Each line of the material below should be retyped precisely as it appears.

--- RECORDS PROVIDED ---
****************

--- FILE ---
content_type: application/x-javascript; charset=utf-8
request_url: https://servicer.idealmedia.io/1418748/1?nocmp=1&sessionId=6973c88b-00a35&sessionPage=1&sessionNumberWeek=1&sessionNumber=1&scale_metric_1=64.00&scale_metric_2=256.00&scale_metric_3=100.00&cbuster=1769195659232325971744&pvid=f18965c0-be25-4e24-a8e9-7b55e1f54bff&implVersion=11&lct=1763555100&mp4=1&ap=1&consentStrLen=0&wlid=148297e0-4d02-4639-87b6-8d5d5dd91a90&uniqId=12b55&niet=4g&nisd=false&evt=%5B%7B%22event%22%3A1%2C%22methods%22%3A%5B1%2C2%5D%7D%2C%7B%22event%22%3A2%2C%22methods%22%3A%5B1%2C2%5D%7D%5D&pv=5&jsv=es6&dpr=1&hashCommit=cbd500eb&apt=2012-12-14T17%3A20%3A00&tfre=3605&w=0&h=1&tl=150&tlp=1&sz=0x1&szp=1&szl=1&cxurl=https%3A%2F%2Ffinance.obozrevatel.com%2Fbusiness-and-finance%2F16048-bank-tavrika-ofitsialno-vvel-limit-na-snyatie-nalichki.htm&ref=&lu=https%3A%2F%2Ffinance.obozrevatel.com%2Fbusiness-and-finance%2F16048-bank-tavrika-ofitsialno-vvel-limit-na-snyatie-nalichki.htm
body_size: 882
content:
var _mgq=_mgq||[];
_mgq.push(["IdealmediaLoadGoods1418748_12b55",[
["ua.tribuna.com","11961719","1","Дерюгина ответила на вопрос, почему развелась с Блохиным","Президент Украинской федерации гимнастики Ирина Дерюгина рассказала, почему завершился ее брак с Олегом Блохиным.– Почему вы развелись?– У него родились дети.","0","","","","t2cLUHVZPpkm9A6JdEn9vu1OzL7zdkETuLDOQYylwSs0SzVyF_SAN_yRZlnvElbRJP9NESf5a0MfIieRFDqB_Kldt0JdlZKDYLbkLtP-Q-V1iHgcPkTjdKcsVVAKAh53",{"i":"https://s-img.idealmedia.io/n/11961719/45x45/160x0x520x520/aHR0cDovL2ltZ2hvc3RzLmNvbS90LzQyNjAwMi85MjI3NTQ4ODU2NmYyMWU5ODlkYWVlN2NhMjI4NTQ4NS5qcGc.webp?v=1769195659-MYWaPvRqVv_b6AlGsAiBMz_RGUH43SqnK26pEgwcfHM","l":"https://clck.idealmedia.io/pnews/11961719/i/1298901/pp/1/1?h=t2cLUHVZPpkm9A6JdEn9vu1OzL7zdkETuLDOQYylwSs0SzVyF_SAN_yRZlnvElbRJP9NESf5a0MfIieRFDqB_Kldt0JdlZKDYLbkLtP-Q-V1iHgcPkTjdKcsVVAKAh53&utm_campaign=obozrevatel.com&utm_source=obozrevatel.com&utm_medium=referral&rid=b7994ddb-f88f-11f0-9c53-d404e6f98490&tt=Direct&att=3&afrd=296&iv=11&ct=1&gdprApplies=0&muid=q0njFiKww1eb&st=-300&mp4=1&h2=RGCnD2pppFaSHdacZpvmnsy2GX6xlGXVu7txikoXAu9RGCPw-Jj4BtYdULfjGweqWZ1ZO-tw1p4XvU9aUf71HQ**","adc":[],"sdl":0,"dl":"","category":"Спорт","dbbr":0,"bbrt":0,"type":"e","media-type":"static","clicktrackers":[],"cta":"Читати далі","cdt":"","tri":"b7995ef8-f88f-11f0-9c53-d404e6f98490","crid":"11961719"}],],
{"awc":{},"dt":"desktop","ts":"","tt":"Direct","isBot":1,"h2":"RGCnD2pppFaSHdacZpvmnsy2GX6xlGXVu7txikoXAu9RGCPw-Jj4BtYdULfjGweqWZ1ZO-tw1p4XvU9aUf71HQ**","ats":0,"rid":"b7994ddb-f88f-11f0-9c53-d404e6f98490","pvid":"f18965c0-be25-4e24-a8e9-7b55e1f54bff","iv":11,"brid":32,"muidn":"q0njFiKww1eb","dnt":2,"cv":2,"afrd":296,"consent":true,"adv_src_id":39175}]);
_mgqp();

****************

--- TASK RESPONSE ---
--- FILE ---
content_type: application/x-javascript; charset=utf-8
request_url: https://servicer.idealmedia.io/1418748/1?nocmp=1&sessionId=6973c88b-00a35&sessionPage=1&sessionNumberWeek=1&sessionNumber=1&scale_metric_1=64.00&scale_metric_2=256.00&scale_metric_3=100.00&cbuster=1769195659232325971744&pvid=f18965c0-be25-4e24-a8e9-7b55e1f54bff&implVersion=11&lct=1763555100&mp4=1&ap=1&consentStrLen=0&wlid=148297e0-4d02-4639-87b6-8d5d5dd91a90&uniqId=12b55&niet=4g&nisd=false&evt=%5B%7B%22event%22%3A1%2C%22methods%22%3A%5B1%2C2%5D%7D%2C%7B%22event%22%3A2%2C%22methods%22%3A%5B1%2C2%5D%7D%5D&pv=5&jsv=es6&dpr=1&hashCommit=cbd500eb&apt=2012-12-14T17%3A20%3A00&tfre=3605&w=0&h=1&tl=150&tlp=1&sz=0x1&szp=1&szl=1&cxurl=https%3A%2F%2Ffinance.obozrevatel.com%2Fbusiness-and-finance%2F16048-bank-tavrika-ofitsialno-vvel-limit-na-snyatie-nalichki.htm&ref=&lu=https%3A%2F%2Ffinance.obozrevatel.com%2Fbusiness-and-finance%2F16048-bank-tavrika-ofitsialno-vvel-limit-na-snyatie-nalichki.htm
body_size: 882
content:
var _mgq=_mgq||[];
_mgq.push(["IdealmediaLoadGoods1418748_12b55",[
["ua.tribuna.com","11961719","1","Дерюгина ответила на вопрос, почему развелась с Блохиным","Президент Украинской федерации гимнастики Ирина Дерюгина рассказала, почему завершился ее брак с Олегом Блохиным.– Почему вы развелись?– У него родились дети.","0","","","","t2cLUHVZPpkm9A6JdEn9vu1OzL7zdkETuLDOQYylwSs0SzVyF_SAN_yRZlnvElbRJP9NESf5a0MfIieRFDqB_Kldt0JdlZKDYLbkLtP-Q-V1iHgcPkTjdKcsVVAKAh53",{"i":"https://s-img.idealmedia.io/n/11961719/45x45/160x0x520x520/aHR0cDovL2ltZ2hvc3RzLmNvbS90LzQyNjAwMi85MjI3NTQ4ODU2NmYyMWU5ODlkYWVlN2NhMjI4NTQ4NS5qcGc.webp?v=1769195659-MYWaPvRqVv_b6AlGsAiBMz_RGUH43SqnK26pEgwcfHM","l":"https://clck.idealmedia.io/pnews/11961719/i/1298901/pp/1/1?h=t2cLUHVZPpkm9A6JdEn9vu1OzL7zdkETuLDOQYylwSs0SzVyF_SAN_yRZlnvElbRJP9NESf5a0MfIieRFDqB_Kldt0JdlZKDYLbkLtP-Q-V1iHgcPkTjdKcsVVAKAh53&utm_campaign=obozrevatel.com&utm_source=obozrevatel.com&utm_medium=referral&rid=b7994ddb-f88f-11f0-9c53-d404e6f98490&tt=Direct&att=3&afrd=296&iv=11&ct=1&gdprApplies=0&muid=q0njFiKww1eb&st=-300&mp4=1&h2=RGCnD2pppFaSHdacZpvmnsy2GX6xlGXVu7txikoXAu9RGCPw-Jj4BtYdULfjGweqWZ1ZO-tw1p4XvU9aUf71HQ**","adc":[],"sdl":0,"dl":"","category":"Спорт","dbbr":0,"bbrt":0,"type":"e","media-type":"static","clicktrackers":[],"cta":"Читати далі","cdt":"","tri":"b7995ef8-f88f-11f0-9c53-d404e6f98490","crid":"11961719"}],],
{"awc":{},"dt":"desktop","ts":"","tt":"Direct","isBot":1,"h2":"RGCnD2pppFaSHdacZpvmnsy2GX6xlGXVu7txikoXAu9RGCPw-Jj4BtYdULfjGweqWZ1ZO-tw1p4XvU9aUf71HQ**","ats":0,"rid":"b7994ddb-f88f-11f0-9c53-d404e6f98490","pvid":"f18965c0-be25-4e24-a8e9-7b55e1f54bff","iv":11,"brid":32,"muidn":"q0njFiKww1eb","dnt":2,"cv":2,"afrd":296,"consent":true,"adv_src_id":39175}]);
_mgqp();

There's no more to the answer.